▼

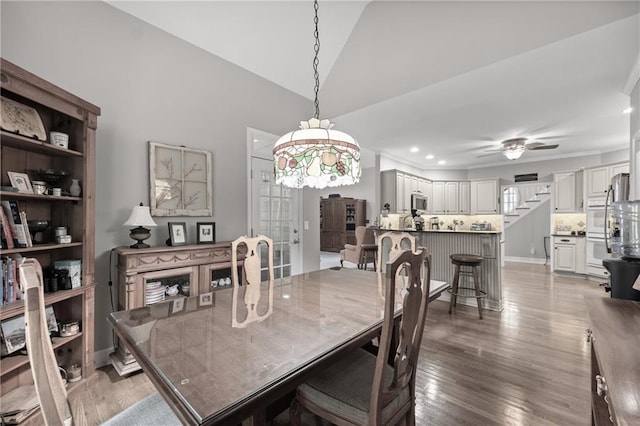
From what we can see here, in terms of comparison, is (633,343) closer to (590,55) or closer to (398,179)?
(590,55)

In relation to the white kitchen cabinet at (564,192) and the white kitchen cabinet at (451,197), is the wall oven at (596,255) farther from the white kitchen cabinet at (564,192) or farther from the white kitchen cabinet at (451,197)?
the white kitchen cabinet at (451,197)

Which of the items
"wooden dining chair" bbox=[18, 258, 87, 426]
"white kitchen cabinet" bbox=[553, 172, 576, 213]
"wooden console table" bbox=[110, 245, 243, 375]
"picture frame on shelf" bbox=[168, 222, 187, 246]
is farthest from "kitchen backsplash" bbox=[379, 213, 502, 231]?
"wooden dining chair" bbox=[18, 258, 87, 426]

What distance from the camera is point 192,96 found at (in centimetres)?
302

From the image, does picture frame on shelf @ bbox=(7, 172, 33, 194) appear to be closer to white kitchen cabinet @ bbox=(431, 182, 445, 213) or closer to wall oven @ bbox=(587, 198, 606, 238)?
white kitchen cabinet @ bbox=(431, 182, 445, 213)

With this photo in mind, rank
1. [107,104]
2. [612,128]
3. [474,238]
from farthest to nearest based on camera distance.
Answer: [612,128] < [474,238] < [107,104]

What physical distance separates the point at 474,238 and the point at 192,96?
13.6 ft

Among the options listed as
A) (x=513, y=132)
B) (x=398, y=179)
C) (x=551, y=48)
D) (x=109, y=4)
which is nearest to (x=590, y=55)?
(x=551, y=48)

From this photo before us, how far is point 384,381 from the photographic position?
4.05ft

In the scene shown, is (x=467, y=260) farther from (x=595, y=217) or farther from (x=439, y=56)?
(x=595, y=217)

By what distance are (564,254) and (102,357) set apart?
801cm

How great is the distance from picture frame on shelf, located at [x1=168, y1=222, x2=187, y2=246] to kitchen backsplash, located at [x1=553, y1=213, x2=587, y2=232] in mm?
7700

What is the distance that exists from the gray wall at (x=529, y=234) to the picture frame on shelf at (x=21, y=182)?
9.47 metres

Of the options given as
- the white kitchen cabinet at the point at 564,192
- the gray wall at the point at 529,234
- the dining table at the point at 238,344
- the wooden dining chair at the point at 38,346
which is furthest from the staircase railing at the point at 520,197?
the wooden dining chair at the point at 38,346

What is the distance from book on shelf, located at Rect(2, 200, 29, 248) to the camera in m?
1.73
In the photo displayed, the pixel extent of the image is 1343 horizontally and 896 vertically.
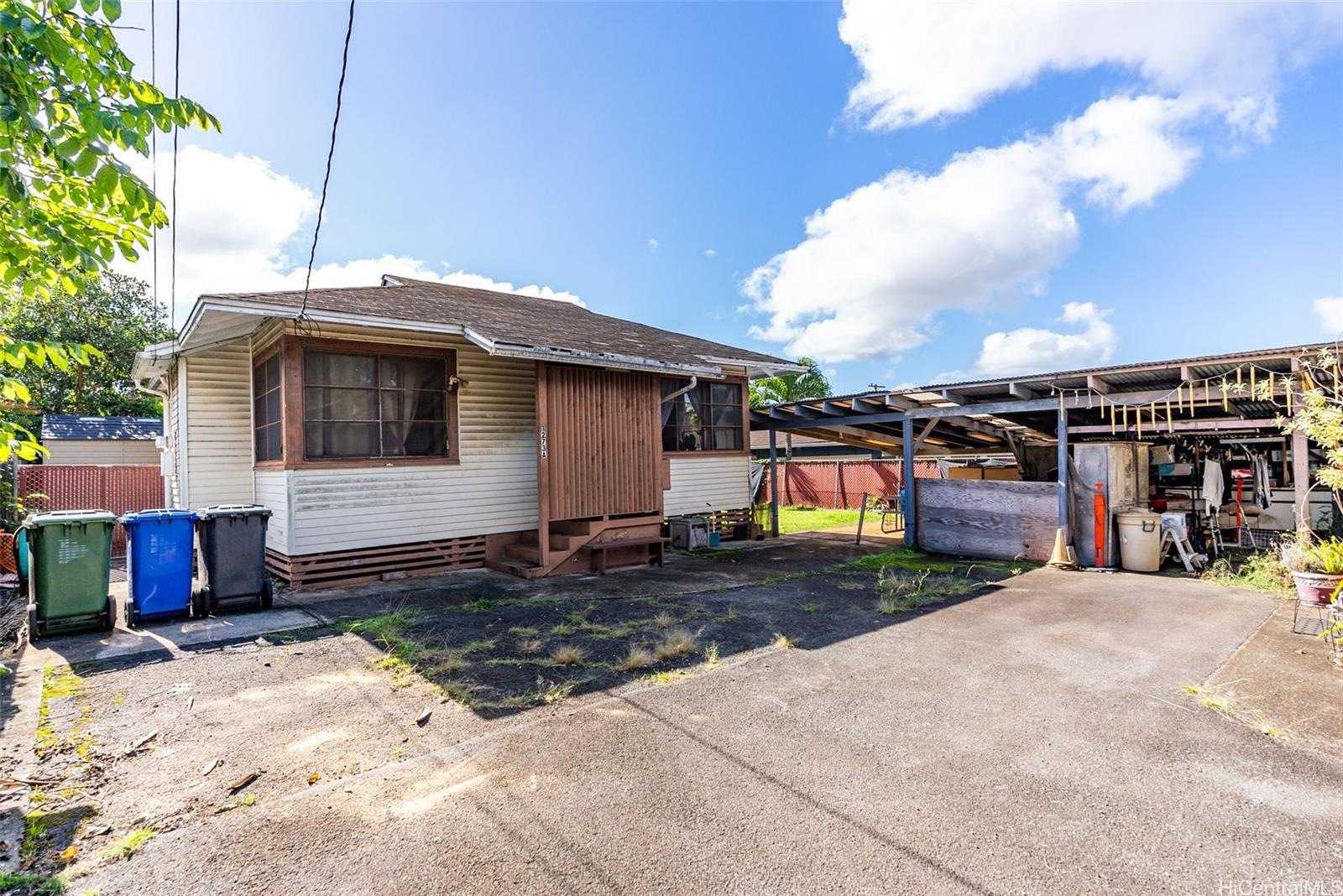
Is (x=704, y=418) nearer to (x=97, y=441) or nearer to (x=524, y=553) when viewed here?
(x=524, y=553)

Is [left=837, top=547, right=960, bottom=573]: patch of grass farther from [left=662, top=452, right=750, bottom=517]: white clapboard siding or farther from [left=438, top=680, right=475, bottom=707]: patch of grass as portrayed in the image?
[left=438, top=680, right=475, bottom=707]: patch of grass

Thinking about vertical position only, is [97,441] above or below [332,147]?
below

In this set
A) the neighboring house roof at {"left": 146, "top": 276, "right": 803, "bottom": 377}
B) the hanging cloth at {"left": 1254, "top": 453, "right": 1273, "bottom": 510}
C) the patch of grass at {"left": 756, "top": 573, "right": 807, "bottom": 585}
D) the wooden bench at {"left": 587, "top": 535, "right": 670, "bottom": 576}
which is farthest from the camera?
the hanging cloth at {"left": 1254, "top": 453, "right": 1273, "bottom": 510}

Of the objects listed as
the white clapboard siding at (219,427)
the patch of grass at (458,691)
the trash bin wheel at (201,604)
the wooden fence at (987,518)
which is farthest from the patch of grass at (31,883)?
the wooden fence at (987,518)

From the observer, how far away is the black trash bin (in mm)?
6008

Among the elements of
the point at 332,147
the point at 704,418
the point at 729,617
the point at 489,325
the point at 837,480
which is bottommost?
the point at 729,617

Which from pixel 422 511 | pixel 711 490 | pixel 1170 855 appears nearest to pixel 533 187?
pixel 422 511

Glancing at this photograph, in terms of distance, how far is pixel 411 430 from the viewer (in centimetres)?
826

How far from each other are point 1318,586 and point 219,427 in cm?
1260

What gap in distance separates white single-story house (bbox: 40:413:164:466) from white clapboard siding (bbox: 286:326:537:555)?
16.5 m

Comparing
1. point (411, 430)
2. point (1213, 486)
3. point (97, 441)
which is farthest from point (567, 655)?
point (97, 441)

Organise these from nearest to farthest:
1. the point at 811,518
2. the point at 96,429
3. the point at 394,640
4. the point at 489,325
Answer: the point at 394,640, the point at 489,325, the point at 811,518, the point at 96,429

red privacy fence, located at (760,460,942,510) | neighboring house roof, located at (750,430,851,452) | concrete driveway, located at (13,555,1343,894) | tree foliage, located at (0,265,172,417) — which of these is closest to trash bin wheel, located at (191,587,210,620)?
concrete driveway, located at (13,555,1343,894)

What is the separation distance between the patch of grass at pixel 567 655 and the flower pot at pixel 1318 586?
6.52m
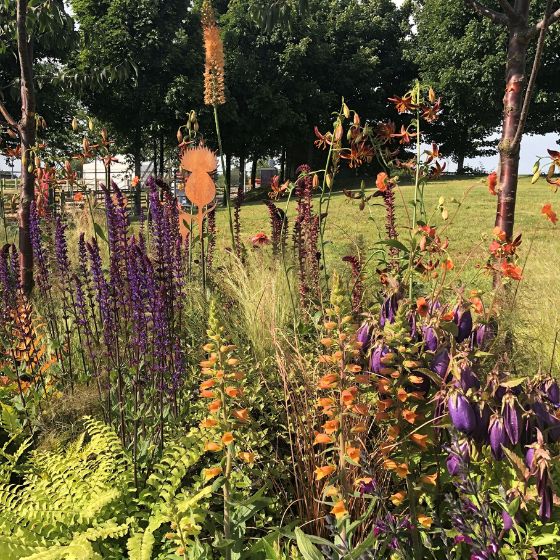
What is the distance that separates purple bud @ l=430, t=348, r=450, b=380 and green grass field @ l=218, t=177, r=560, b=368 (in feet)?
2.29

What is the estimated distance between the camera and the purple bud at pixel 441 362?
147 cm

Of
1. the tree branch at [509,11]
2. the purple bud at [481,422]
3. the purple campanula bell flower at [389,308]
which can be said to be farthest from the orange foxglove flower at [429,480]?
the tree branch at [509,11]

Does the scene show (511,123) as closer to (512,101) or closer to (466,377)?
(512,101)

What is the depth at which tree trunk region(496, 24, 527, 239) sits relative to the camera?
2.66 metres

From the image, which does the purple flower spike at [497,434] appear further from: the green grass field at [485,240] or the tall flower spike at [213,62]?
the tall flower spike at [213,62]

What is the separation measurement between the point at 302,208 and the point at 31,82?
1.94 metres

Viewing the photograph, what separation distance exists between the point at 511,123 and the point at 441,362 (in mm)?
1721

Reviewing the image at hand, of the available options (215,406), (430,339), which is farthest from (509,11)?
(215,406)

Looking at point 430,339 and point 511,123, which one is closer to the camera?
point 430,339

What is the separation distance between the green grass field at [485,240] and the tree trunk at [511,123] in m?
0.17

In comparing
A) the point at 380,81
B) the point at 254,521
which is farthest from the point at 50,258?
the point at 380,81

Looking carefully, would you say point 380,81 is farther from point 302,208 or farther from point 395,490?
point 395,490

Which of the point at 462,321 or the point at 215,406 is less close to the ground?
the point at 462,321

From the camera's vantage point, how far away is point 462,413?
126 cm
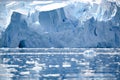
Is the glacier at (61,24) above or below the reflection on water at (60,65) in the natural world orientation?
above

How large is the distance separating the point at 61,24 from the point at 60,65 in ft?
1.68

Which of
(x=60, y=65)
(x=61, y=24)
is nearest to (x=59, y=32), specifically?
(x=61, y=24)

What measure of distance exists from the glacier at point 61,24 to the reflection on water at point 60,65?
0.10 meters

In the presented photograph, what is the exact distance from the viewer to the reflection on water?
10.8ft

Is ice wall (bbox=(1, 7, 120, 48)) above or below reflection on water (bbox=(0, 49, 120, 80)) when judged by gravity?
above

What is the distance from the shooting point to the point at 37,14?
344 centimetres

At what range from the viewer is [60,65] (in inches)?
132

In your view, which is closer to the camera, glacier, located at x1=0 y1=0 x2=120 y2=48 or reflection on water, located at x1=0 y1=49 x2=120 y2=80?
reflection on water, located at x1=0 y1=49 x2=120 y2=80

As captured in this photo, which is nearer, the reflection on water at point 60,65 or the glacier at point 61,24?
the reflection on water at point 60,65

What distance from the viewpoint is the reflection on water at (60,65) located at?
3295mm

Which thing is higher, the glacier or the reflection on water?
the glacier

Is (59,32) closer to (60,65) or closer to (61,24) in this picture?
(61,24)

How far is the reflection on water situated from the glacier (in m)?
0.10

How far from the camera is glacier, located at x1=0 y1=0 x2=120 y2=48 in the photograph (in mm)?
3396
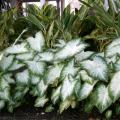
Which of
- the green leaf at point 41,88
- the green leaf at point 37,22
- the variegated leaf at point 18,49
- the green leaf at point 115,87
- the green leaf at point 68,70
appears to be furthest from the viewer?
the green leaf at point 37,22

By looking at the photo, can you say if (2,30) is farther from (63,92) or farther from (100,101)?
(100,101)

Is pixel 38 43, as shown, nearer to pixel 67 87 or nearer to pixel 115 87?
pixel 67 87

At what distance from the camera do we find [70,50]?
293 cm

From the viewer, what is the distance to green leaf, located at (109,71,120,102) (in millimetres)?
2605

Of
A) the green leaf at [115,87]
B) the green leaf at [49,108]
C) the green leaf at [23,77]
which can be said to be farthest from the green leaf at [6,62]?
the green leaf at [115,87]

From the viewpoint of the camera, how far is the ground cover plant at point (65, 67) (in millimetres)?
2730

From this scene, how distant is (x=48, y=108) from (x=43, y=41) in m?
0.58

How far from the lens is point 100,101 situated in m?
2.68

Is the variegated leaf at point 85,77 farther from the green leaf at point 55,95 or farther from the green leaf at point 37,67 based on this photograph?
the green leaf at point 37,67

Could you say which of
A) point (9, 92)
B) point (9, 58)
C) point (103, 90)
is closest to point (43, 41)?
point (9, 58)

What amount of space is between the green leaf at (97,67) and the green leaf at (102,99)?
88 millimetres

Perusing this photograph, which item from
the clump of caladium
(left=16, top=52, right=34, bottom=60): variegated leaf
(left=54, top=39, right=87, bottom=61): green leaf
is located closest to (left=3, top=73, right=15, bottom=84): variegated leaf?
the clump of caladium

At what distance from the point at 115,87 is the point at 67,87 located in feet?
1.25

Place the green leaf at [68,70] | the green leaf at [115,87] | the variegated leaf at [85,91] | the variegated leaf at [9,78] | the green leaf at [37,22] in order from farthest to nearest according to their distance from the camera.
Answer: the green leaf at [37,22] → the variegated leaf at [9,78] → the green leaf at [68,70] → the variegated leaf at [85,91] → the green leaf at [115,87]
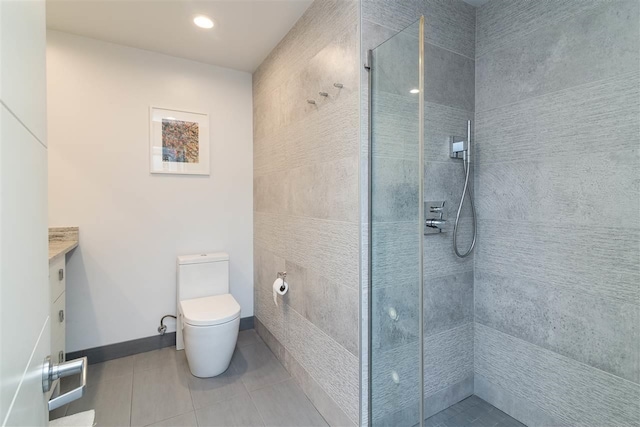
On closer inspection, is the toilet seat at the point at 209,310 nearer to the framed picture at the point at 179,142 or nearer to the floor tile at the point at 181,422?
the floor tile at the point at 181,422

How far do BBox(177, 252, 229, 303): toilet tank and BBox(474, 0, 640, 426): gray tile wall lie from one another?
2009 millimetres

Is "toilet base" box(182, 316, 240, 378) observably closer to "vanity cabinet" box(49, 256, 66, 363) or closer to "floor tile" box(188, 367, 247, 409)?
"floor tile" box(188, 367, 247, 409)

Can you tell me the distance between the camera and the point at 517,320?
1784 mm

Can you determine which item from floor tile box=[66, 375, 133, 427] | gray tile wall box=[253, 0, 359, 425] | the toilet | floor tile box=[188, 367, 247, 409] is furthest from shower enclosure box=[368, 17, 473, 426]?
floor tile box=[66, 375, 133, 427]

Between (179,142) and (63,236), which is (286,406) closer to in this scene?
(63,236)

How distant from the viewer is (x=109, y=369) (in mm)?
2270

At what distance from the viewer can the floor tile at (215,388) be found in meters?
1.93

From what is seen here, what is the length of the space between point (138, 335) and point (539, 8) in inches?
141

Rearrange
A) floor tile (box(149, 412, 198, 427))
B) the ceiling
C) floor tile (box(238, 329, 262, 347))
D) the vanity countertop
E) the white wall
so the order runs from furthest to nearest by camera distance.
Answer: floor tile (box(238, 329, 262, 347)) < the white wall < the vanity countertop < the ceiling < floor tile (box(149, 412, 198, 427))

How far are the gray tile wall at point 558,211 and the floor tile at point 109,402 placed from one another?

▲

Rewrite everything in the listing above from the line containing "By what distance" down to the line containing "9.47 metres", swapping "picture frame on shelf" for "framed picture on the shelf" and leaving all else unchanged.

- TASK OUTPUT
By what distance are (564,254) and (102,357) set apart?
801cm

How great is the distance from framed picture on the shelf, located at [x1=168, y1=222, x2=187, y2=246] to kitchen backsplash, located at [x1=553, y1=213, x2=587, y2=232] in mm?
7700

What is the distance that exists from the gray wall at (x=529, y=234) to the framed picture on the shelf at (x=21, y=182)?
9.47 metres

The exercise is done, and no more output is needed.